• _Brief_
Do not copy the pictures. Write out the lines from the start of the entries through the line containing "common name: gray peacock-pheasant".

• _Input_
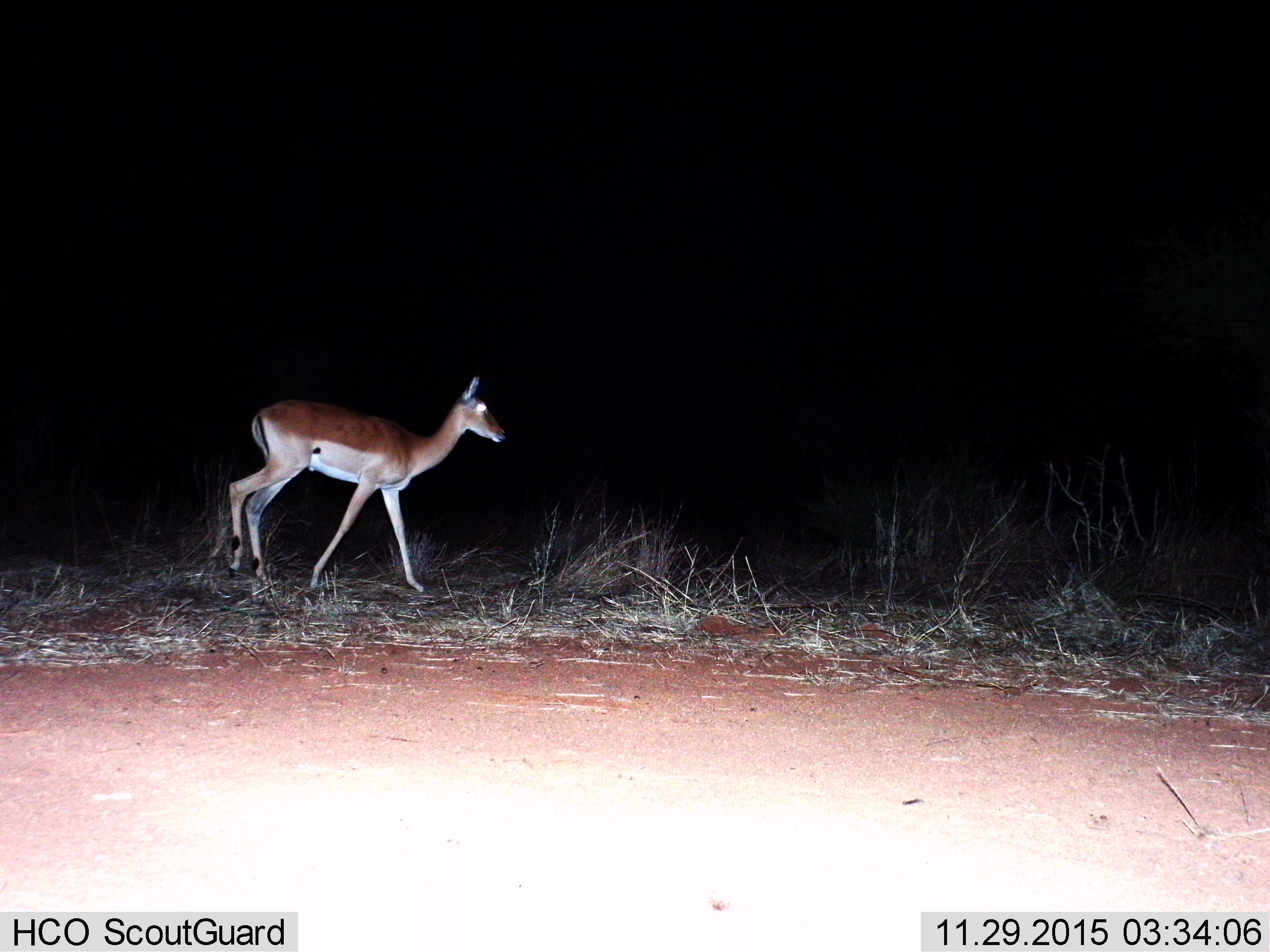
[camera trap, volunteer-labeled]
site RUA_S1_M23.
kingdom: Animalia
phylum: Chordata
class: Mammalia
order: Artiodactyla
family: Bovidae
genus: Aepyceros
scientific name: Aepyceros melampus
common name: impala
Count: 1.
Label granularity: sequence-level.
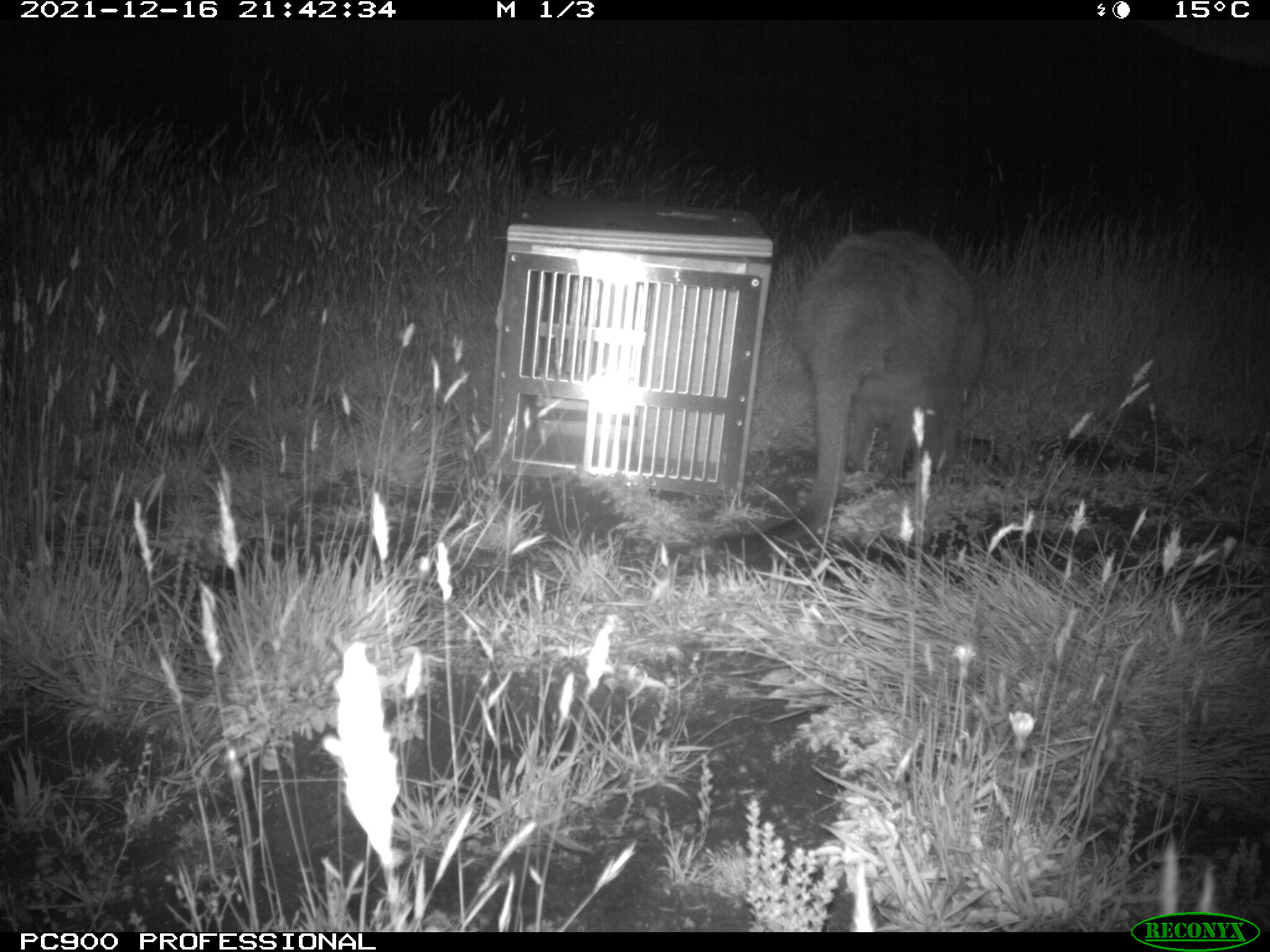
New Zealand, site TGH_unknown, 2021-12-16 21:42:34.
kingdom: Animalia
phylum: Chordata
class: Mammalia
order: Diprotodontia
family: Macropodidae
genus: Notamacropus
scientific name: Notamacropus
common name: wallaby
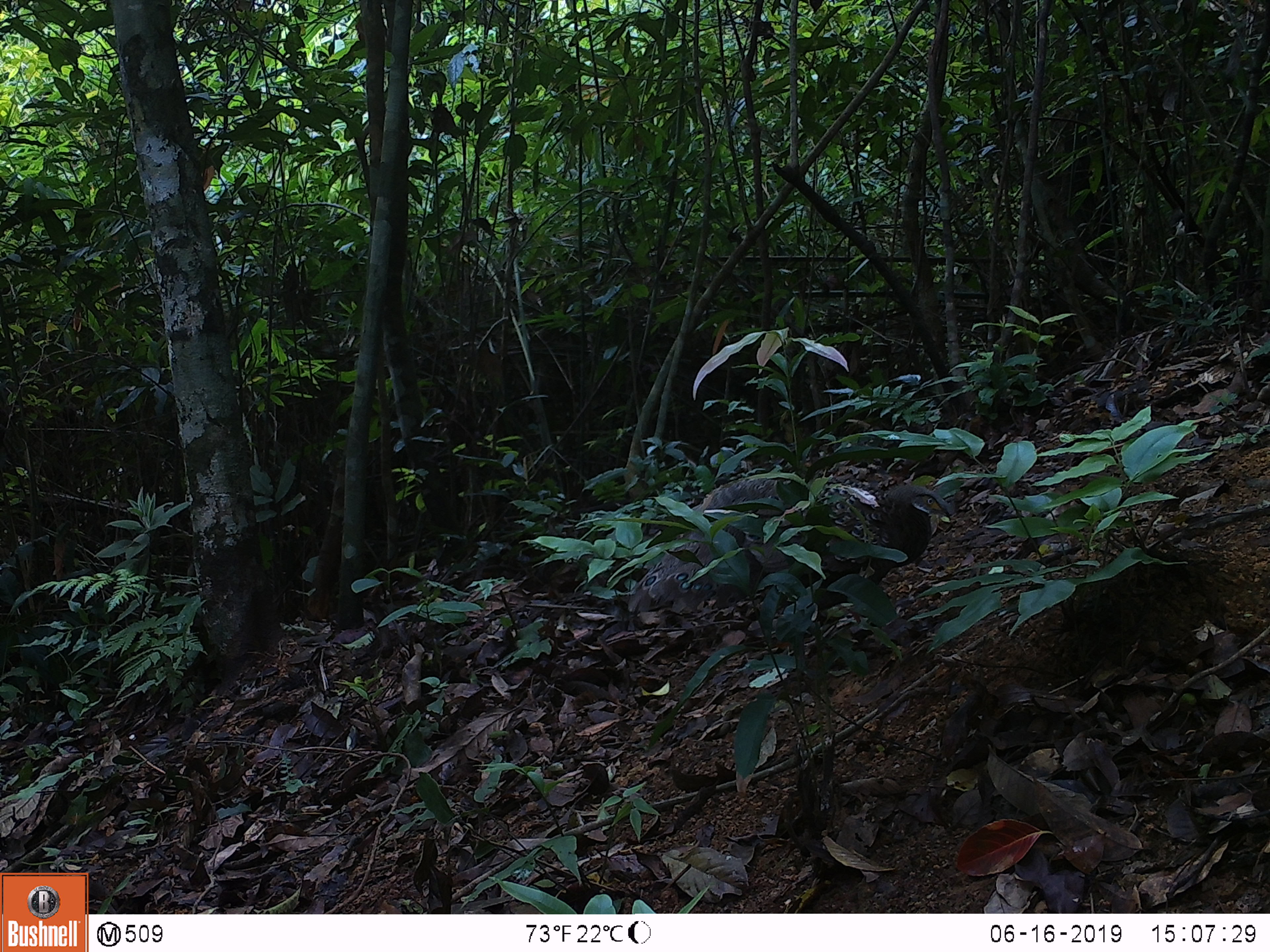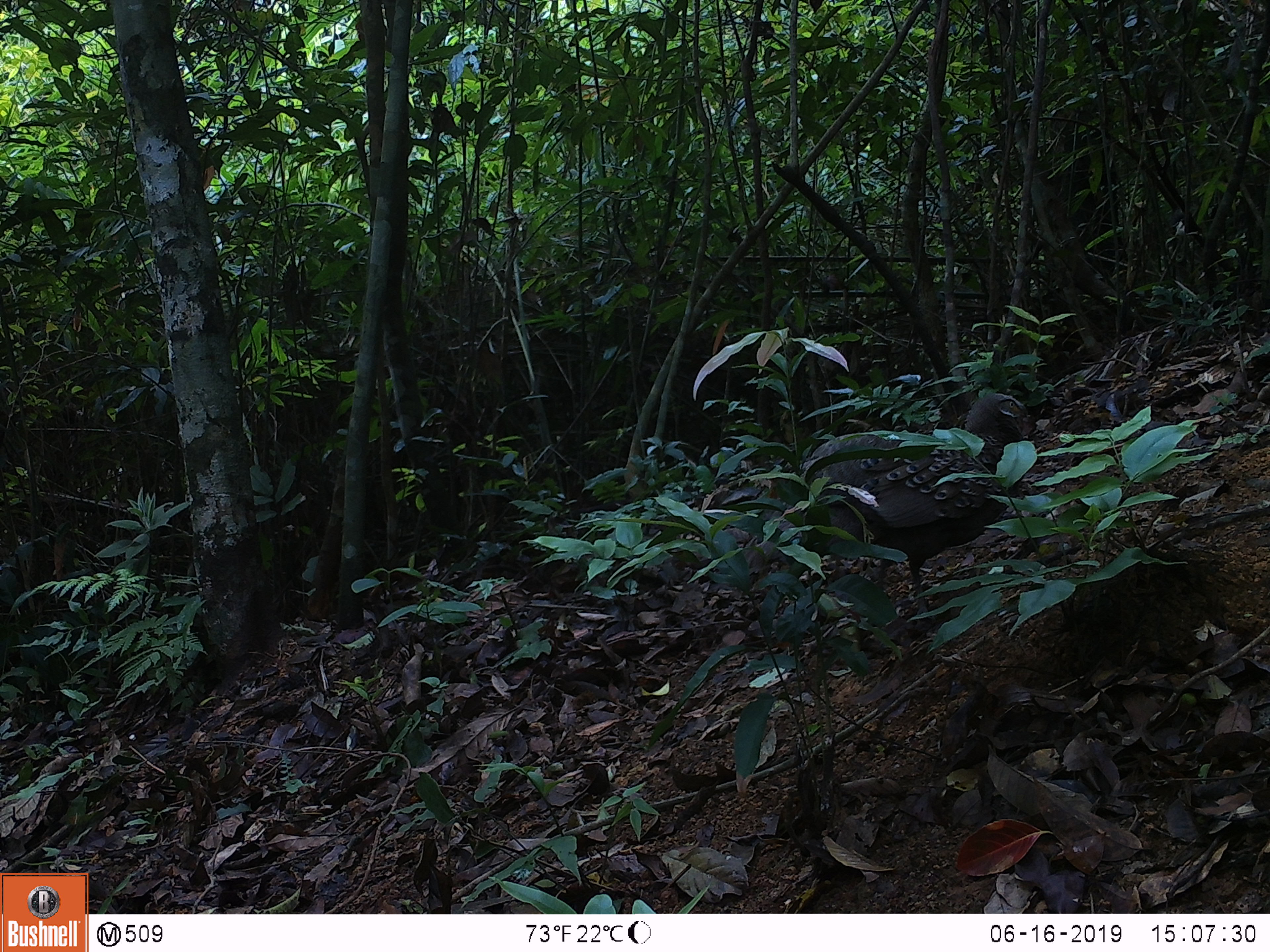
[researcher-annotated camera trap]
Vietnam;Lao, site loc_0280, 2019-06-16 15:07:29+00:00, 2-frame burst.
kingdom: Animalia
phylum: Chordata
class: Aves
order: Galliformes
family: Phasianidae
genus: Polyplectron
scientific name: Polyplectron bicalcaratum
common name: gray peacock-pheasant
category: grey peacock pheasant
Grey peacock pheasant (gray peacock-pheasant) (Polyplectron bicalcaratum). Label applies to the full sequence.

• _Result of this exercise_
[camera trap, volunteer-labeled]
site RUA_S1_M23.
kingdom: Animalia
phylum: Chordata
class: Mammalia
order: Artiodactyla
family: Bovidae
genus: Aepyceros
scientific name: Aepyceros melampus
common name: impala
Count: 1.
Label granularity: sequence-level.
New Zealand, site TGH_unknown, 2021-12-16 21:42:34.
kingdom: Animalia
phylum: Chordata
class: Mammalia
order: Diprotodontia
family: Macropodidae
genus: Notamacropus
scientific name: Notamacropus
common name: wallaby
[researcher-annotated camera trap]
Vietnam;Lao, site loc_0280, 2019-06-16 15:07:29+00:00, 2-frame burst.
kingdom: Animalia
phylum: Chordata
class: Aves
order: Galliformes
family: Phasianidae
genus: Polyplectron
scientific name: Polyplectron bicalcaratum
common name: gray peacock-pheasant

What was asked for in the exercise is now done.